* [What is being asked]: Retype the entries below word for word, beginning with the line that contains "How far is black" and continuing through the line that contains "Answer: (x=666, y=548)", with both of those lines included and nothing else.

# # # #

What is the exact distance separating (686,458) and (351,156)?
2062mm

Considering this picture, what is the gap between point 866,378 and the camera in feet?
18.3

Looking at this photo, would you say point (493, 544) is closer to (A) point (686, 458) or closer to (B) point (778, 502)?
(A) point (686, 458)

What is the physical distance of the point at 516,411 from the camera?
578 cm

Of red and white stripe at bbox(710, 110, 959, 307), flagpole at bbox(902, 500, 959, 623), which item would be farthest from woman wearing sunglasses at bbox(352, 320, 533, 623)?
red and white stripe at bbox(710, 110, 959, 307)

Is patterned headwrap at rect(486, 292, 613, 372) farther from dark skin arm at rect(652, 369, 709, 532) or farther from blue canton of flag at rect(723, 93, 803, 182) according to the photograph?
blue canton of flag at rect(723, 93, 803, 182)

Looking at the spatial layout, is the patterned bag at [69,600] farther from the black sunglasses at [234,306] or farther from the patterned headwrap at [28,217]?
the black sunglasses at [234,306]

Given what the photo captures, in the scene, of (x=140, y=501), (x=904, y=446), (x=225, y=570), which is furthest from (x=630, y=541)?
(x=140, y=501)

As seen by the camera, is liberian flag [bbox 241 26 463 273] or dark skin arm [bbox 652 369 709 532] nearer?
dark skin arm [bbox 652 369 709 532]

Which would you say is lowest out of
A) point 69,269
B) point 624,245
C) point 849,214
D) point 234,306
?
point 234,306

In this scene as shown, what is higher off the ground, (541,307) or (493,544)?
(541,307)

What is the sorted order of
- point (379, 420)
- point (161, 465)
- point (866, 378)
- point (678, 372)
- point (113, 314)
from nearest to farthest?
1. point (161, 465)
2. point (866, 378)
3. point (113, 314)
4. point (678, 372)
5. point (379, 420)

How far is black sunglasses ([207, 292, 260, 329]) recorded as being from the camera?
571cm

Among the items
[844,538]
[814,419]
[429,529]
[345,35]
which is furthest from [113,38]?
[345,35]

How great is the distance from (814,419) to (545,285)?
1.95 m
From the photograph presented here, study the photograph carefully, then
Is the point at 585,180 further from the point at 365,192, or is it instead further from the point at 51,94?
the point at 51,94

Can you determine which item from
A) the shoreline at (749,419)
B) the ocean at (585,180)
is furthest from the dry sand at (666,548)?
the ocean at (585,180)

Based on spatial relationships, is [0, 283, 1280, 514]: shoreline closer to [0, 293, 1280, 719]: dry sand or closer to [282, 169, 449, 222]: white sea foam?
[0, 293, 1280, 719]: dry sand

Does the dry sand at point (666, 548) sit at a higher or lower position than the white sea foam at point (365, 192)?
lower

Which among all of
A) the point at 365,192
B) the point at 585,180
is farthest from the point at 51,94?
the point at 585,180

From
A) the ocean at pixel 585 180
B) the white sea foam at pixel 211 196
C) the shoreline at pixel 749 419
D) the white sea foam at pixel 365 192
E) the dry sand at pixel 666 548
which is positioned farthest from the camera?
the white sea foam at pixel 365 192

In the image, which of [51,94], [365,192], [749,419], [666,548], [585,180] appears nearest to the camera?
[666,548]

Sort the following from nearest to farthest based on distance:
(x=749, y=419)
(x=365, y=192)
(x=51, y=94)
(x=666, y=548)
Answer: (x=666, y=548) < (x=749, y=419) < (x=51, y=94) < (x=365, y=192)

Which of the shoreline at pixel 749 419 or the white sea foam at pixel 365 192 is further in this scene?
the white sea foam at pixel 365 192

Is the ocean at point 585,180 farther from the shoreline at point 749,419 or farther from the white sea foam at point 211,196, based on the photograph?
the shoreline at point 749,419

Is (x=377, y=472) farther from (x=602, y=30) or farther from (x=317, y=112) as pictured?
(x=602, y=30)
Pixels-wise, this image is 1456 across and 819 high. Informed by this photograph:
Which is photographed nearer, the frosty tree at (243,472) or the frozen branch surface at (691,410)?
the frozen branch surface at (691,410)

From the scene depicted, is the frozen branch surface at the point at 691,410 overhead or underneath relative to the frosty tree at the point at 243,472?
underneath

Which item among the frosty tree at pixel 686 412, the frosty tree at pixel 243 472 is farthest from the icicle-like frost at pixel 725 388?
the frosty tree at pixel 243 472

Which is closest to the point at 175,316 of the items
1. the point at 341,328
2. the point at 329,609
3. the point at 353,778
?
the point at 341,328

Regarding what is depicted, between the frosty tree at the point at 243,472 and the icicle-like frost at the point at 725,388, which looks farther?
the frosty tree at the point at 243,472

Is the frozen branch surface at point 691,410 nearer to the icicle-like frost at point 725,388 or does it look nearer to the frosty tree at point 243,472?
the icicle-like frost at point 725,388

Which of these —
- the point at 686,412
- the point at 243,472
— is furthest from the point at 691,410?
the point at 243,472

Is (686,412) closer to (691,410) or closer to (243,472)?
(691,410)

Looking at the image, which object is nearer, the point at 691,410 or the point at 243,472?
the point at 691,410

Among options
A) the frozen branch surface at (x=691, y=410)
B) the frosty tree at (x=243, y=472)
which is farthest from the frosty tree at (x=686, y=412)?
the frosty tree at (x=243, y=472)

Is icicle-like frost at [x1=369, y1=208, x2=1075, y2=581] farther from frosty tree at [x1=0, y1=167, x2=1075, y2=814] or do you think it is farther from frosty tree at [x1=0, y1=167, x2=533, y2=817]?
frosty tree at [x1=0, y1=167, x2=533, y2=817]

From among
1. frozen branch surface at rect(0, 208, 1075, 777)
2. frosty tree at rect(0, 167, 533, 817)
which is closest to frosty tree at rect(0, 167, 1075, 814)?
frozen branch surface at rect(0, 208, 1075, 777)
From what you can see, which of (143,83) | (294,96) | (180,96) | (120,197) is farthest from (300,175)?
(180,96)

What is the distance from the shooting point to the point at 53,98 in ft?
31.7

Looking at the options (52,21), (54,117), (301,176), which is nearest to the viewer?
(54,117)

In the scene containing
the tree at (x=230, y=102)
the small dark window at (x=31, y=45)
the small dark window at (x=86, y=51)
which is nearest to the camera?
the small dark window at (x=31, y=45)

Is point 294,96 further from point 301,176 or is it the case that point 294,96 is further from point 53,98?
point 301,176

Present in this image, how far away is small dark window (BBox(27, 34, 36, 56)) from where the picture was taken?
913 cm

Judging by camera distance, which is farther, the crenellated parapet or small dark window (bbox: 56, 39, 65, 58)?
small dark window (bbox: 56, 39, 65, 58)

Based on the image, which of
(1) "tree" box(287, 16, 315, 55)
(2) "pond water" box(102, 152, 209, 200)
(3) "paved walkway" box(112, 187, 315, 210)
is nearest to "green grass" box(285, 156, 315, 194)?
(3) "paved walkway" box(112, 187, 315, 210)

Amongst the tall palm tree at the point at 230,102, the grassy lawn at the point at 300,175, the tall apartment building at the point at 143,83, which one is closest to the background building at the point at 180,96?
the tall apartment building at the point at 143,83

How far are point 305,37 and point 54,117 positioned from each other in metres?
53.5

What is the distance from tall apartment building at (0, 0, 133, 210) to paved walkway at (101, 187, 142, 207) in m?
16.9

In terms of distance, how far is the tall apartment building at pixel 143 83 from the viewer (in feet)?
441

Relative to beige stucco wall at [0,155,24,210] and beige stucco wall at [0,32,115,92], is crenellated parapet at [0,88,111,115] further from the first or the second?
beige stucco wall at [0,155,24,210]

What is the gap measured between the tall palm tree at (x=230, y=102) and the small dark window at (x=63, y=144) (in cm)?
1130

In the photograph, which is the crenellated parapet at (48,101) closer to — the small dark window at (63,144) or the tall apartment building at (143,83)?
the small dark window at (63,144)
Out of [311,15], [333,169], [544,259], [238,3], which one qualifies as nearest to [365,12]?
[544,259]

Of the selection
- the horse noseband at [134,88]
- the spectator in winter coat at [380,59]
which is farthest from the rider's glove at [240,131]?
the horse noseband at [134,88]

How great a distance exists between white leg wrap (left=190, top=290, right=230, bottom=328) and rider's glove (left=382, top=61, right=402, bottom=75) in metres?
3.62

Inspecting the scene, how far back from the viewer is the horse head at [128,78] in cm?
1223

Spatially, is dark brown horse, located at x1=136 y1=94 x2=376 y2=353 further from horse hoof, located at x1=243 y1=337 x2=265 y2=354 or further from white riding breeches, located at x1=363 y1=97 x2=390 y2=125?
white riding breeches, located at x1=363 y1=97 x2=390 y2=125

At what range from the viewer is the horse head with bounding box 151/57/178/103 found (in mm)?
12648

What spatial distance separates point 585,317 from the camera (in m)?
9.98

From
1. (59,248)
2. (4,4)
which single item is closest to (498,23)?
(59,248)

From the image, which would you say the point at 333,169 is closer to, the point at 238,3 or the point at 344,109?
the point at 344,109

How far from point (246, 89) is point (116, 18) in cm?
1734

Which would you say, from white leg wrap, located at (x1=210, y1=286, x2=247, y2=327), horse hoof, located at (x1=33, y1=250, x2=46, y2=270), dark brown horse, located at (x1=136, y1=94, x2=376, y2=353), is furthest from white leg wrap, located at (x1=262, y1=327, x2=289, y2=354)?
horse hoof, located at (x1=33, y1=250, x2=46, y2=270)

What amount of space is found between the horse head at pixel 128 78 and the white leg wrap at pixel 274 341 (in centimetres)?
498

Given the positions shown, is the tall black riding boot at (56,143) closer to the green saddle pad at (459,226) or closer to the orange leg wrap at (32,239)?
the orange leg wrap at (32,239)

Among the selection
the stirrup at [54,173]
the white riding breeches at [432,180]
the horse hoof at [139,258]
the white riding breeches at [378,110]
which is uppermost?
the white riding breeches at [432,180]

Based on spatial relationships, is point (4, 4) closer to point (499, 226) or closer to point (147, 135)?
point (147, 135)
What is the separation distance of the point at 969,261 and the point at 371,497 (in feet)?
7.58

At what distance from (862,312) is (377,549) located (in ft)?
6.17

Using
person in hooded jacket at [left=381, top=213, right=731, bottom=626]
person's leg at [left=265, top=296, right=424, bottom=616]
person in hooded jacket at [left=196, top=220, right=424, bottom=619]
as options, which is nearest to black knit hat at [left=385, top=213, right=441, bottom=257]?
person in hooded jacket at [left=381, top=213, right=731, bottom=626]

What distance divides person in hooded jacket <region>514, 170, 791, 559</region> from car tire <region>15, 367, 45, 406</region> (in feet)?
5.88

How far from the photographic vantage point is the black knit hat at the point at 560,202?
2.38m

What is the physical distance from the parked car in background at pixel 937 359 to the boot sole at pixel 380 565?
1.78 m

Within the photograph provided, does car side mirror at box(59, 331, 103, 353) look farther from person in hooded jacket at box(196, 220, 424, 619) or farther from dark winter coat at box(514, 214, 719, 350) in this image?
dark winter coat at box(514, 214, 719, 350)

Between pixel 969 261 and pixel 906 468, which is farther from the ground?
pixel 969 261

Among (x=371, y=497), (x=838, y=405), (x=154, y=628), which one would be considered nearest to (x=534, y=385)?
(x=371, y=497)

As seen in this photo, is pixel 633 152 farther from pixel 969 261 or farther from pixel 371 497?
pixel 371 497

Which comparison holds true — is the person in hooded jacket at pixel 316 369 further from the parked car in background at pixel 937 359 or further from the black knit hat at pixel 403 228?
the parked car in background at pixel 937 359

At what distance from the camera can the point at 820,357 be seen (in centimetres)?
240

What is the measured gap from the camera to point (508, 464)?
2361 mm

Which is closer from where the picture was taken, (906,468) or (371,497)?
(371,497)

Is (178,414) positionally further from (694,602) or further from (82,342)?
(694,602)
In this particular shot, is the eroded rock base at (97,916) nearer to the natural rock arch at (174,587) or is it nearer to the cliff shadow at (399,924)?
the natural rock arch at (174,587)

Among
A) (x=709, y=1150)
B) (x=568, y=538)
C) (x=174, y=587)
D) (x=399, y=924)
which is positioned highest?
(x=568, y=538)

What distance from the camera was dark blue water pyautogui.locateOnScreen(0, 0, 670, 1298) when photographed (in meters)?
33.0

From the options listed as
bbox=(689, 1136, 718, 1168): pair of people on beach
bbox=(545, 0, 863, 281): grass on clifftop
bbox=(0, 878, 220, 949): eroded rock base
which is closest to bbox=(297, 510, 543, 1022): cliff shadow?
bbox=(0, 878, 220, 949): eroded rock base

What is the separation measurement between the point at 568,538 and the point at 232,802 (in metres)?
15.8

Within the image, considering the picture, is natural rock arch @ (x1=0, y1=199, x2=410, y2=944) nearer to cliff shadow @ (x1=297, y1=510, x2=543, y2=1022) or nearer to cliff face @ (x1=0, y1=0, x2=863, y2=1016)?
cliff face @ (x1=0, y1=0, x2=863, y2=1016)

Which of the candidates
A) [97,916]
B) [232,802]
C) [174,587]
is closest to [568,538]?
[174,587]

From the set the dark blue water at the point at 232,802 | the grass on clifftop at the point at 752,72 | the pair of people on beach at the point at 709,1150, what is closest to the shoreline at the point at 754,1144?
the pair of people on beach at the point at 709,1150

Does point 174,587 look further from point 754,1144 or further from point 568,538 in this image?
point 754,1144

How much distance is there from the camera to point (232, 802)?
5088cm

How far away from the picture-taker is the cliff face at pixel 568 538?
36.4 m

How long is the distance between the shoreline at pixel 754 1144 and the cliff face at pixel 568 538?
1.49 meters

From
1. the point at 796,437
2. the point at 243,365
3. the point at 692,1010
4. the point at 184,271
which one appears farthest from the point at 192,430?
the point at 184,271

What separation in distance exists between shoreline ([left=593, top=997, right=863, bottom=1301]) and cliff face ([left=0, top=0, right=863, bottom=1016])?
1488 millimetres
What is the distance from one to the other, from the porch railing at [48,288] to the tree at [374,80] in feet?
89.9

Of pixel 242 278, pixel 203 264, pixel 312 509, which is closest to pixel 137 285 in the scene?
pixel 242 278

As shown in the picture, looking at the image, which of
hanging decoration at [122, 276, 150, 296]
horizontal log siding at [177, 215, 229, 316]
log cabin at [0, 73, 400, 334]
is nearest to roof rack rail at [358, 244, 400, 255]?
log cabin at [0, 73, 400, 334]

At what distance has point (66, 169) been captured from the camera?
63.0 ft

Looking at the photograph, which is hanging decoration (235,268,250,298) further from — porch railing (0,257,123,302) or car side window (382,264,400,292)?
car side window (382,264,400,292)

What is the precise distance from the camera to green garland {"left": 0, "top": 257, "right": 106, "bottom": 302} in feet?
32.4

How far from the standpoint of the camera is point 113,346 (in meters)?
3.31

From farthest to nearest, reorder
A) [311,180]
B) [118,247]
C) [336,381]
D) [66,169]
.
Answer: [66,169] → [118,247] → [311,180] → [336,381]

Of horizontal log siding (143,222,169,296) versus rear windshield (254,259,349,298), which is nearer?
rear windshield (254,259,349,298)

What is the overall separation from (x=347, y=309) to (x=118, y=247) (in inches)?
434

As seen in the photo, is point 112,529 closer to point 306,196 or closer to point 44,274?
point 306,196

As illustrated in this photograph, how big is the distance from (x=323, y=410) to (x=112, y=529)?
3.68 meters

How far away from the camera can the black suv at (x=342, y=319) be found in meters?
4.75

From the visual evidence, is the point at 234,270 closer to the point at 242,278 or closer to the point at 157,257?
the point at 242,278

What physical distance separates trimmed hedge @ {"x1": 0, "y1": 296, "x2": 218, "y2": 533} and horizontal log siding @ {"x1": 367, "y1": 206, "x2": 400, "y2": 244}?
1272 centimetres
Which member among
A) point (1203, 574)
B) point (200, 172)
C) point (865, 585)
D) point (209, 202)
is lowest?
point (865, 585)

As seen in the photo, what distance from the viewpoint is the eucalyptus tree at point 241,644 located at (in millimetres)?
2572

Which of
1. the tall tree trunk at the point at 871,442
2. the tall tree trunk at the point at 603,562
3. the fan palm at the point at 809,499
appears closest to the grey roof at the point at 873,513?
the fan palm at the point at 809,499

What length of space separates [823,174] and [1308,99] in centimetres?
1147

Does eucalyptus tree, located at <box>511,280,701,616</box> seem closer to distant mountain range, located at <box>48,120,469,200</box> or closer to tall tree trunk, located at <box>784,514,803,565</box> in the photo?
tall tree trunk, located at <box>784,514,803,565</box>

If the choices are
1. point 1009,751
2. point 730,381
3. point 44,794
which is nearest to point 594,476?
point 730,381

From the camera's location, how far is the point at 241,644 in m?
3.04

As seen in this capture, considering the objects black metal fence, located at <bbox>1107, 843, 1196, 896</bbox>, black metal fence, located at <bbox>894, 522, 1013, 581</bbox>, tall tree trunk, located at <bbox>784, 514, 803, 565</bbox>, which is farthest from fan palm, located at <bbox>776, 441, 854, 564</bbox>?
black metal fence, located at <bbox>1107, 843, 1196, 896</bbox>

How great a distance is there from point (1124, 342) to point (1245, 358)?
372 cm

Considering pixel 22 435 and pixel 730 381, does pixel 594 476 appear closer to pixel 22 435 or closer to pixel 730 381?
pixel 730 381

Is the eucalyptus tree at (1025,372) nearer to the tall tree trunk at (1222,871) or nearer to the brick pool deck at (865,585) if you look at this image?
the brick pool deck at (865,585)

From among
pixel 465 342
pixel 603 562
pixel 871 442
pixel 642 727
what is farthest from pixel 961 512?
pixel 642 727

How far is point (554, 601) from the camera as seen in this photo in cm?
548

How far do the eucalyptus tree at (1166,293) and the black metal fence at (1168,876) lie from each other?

# # # #

* [Written answer]:
How far is black sunglasses ([207, 292, 260, 329]) recorded as being from the camera?
571cm

Among the items
[844,538]
[814,419]
[429,529]
[345,35]
which is furthest from [113,38]?
[345,35]

How great is the distance from (814,419) to (545,285)?
1.95 m
From the photograph presented here, study the photograph carefully, then
Is the point at 585,180 further from the point at 365,192, or is it instead further from the point at 51,94?
the point at 51,94

Can you determine which item from
A) the shoreline at (749,419)
B) the ocean at (585,180)
is furthest from the dry sand at (666,548)?
the ocean at (585,180)

Based on spatial relationships, is [0, 283, 1280, 514]: shoreline closer to [0, 293, 1280, 719]: dry sand or closer to [282, 169, 449, 222]: white sea foam?
[0, 293, 1280, 719]: dry sand

Does the dry sand at point (666, 548) sit at a higher or lower position than the white sea foam at point (365, 192)?
lower

Which among all of
A) the point at 365,192
B) the point at 585,180
is farthest from the point at 51,94?
the point at 585,180

From
A) the ocean at pixel 585 180
B) the white sea foam at pixel 211 196
C) the shoreline at pixel 749 419
D) the white sea foam at pixel 365 192
E) the dry sand at pixel 666 548
which is positioned farthest from the camera?
the white sea foam at pixel 365 192

In the image, which of [51,94], [365,192], [749,419], [666,548], [585,180] appears nearest to the camera?
[666,548]

Sort the following from nearest to farthest based on distance:
(x=749, y=419)
(x=365, y=192)
(x=51, y=94)
(x=666, y=548)
Answer: (x=666, y=548) < (x=749, y=419) < (x=51, y=94) < (x=365, y=192)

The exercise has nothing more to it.